- [Tâches à réaliser]
a) Recopiez fidèlement le passage choisi, de « En effet, si » à « à un tiers ? ».
b) Répondez, s'il vous plaît, à ces questions sur le passage choisi :
(i) Quel régime les penseurs contre-révolutionnaires présentent-ils comme l'archétype du pouvoir bienveillant ?
(ii) D'après la citation entre guillemets, que requiert la conquête de l'État ?
(iii) Qu'est-ce que la Révolution a instauré ?

··· Passage choisi

En effet, si les penseurs contre-révolutionnaires ont décrit avec force détails les bienfaits d’un ordre politique traditionnel et de la monarchie comme archétype du pouvoir bienveillant, ils ont été incapables d’expliquer de façon crédible – et plus encore de réaliser – comment restaurer ce mode de gouvernement.
Parce que « la monarchie est arbitrage et conciliation alors que la conquête de l’Etat requiert de l’esprit de parti [10] » ? Parce que les contre-révolutionnaires se sont montrés incapables de jouer le jeu de la guerre civile permanente instaurée par la Révolution ? Parce qu’ils ont toujours été réticents à soulever le peuple ? Parce qu’il est hasardeux de prétendre conquérir le pouvoir pour le remettre ensuite à un tiers ?

······
··· Informations fournies

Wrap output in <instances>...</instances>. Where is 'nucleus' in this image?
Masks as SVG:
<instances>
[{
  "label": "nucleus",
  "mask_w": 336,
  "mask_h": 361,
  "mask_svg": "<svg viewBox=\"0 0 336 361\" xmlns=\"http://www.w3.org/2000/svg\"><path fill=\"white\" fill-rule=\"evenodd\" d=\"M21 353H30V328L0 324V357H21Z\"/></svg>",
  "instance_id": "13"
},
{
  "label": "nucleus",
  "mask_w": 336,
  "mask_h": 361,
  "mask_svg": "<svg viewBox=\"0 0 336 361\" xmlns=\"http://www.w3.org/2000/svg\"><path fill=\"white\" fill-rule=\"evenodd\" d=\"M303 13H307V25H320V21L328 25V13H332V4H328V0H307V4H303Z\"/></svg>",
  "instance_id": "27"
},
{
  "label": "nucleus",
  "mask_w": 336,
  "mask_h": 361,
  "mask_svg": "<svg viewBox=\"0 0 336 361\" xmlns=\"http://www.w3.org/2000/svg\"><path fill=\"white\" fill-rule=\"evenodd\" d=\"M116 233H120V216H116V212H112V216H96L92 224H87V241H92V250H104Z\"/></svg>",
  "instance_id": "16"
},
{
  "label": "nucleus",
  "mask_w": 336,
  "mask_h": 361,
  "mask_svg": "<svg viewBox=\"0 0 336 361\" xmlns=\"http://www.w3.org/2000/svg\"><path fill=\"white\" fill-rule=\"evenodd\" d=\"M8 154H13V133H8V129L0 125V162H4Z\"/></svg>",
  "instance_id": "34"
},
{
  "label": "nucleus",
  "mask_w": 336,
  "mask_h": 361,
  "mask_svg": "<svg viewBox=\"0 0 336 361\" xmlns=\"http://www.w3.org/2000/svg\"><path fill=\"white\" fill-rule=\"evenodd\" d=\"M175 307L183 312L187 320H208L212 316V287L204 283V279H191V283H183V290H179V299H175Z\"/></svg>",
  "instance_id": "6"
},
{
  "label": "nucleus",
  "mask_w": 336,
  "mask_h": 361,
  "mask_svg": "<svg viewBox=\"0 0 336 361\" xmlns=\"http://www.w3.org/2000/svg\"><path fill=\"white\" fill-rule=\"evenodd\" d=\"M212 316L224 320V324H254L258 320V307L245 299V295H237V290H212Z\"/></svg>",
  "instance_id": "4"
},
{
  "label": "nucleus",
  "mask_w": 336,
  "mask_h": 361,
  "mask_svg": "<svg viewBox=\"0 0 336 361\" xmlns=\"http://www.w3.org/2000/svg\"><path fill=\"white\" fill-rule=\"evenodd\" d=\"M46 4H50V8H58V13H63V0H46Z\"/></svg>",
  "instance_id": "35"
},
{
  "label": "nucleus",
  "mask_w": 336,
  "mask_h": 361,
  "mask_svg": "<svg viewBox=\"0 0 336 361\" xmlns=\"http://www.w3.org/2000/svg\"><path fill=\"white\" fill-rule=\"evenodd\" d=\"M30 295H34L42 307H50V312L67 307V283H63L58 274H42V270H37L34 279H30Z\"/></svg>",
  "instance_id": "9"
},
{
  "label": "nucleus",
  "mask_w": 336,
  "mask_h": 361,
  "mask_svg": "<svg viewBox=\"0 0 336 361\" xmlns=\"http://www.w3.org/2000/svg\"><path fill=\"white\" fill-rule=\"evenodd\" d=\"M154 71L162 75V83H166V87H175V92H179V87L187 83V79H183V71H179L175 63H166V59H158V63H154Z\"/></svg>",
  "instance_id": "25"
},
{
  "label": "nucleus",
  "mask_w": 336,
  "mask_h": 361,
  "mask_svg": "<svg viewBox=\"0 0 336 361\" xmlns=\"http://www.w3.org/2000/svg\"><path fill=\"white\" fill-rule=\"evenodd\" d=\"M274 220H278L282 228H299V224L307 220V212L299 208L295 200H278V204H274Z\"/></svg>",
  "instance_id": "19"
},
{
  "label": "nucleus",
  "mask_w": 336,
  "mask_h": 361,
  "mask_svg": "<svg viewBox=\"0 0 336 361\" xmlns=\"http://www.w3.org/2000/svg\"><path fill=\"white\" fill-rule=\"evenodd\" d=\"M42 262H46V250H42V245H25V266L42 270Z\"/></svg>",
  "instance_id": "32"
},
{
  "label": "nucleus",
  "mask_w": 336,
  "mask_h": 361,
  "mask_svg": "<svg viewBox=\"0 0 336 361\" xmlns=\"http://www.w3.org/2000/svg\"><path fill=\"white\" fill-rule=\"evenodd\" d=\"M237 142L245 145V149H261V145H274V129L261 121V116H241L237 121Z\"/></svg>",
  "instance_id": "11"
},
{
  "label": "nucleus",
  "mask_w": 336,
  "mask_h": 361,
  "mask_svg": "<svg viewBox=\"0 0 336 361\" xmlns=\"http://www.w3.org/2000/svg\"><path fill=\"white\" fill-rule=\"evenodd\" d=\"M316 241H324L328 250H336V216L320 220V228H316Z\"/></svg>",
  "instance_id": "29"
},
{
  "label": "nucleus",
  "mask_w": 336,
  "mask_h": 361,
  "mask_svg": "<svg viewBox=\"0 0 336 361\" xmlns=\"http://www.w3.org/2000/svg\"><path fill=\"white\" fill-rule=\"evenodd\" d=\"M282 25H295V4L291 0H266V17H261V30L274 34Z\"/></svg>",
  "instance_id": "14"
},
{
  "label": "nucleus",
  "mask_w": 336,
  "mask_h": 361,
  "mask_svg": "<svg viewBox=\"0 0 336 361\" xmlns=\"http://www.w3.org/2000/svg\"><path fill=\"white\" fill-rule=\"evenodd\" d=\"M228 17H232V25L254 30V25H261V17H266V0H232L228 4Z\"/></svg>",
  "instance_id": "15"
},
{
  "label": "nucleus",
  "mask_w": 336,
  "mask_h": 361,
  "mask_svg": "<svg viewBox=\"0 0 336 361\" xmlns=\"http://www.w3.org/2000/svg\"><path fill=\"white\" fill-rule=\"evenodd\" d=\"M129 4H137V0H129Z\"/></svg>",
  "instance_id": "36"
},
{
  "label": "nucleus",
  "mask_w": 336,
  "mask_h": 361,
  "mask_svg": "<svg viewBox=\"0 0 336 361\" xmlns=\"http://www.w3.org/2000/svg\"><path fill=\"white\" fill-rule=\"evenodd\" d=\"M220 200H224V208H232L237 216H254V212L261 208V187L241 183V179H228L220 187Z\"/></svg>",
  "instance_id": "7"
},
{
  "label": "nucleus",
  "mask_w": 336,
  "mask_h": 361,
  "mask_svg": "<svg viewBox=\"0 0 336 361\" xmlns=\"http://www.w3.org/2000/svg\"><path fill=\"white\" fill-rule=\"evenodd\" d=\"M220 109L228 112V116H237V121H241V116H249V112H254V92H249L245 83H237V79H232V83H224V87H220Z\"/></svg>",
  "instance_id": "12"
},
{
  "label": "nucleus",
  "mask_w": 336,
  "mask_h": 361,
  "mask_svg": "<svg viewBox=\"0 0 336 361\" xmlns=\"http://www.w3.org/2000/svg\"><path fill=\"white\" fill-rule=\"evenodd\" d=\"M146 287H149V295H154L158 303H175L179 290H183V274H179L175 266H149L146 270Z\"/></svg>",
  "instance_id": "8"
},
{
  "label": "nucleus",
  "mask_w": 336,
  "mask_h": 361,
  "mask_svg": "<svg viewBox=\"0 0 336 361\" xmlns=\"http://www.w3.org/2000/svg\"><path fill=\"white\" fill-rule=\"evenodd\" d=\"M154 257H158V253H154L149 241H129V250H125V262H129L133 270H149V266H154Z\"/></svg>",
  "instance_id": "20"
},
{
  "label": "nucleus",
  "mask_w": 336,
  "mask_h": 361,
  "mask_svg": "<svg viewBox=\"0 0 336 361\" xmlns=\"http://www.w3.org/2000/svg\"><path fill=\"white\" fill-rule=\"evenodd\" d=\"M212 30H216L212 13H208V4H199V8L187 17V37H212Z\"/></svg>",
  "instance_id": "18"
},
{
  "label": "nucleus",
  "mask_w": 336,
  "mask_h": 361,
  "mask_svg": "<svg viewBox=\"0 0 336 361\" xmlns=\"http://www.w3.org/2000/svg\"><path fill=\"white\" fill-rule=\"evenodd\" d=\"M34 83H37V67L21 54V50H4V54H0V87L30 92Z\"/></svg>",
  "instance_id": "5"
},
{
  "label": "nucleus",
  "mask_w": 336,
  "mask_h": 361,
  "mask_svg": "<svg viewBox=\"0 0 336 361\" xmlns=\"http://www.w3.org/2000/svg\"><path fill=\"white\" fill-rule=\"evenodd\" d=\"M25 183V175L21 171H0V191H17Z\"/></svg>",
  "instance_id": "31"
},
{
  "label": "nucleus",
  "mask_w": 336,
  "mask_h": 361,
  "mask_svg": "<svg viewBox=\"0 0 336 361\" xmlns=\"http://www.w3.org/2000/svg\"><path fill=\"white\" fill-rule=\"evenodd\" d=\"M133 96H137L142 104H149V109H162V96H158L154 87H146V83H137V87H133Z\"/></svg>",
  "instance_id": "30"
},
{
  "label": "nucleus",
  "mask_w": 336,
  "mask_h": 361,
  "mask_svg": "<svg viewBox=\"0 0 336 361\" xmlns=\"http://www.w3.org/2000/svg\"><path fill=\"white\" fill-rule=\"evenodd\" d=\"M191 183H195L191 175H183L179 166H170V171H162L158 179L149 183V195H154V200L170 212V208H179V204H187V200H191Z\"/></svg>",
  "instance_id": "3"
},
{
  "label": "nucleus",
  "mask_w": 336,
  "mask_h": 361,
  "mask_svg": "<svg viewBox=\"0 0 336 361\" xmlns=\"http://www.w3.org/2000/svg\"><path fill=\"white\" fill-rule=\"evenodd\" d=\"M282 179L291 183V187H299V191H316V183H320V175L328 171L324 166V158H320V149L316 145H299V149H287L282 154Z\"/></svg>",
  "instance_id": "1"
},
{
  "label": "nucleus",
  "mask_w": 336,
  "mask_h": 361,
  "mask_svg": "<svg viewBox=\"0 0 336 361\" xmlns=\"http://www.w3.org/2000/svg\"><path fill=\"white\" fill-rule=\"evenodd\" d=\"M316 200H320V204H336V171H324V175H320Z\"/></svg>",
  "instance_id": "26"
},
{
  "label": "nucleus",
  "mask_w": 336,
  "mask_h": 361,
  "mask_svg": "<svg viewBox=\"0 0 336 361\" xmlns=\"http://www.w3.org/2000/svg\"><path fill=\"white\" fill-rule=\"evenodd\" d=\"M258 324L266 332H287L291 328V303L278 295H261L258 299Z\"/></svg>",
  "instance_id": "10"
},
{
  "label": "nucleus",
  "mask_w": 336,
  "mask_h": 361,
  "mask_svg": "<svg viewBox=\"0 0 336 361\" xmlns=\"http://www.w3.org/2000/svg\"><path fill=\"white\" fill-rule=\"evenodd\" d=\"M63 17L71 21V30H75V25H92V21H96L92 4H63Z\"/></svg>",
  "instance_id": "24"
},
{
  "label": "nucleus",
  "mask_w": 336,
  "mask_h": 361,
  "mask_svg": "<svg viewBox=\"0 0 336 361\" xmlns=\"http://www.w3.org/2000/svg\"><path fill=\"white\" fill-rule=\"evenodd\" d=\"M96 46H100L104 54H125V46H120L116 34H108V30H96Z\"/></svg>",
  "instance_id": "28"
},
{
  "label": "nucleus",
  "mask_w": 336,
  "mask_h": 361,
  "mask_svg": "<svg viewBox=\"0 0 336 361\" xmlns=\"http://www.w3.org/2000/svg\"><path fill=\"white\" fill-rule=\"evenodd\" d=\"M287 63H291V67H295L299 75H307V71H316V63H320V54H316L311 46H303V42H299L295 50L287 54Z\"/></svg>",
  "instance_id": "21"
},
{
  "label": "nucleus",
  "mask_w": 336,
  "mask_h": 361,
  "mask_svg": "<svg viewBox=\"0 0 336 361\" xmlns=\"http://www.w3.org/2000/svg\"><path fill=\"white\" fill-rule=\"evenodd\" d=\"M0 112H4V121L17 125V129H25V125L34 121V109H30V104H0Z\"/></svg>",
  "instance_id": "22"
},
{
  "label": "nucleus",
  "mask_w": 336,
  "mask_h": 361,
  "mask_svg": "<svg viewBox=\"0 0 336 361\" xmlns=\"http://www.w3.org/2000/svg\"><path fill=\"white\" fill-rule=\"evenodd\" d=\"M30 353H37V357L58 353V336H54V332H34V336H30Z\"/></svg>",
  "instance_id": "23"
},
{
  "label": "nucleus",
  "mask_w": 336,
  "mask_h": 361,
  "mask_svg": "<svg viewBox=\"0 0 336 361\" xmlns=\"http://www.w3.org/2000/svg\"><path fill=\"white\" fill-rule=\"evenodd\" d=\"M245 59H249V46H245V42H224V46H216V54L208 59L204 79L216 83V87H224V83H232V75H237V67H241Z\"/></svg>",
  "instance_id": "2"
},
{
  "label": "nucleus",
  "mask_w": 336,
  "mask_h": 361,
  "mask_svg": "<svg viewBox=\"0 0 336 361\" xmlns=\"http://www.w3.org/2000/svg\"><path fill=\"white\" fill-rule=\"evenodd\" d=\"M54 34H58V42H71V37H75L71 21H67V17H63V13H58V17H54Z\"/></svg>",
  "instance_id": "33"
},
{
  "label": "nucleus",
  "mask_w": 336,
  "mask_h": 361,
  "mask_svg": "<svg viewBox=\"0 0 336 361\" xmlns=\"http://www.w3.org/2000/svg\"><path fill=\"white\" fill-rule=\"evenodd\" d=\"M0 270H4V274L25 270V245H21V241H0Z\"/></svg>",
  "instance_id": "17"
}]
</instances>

······

- [Résultats par tâche]
a)
En effet, si les penseurs contre-révolutionnaires ont décrit avec force détails les bienfaits d’un ordre politique traditionnel et de la monarchie comme archétype du pouvoir bienveillant, ils ont été incapables d’expliquer de façon crédible – et plus encore de réaliser – comment restaurer ce mode de gouvernement.
Parce que « la monarchie est arbitrage et conciliation alors que la conquête de l’Etat requiert de l’esprit de parti [10] » ? Parce que les contre-révolutionnaires se sont montrés incapables de jouer le jeu de la guerre civile permanente instaurée par la Révolution ? Parce qu’ils ont toujours été réticents à soulever le peuple ? Parce qu’il est hasardeux de prétendre conquérir le pouvoir pour le remettre ensuite à un tiers ?

b)
(i) La monarchie.
(ii) De l'esprit de parti.
(iii) La guerre civile permanente.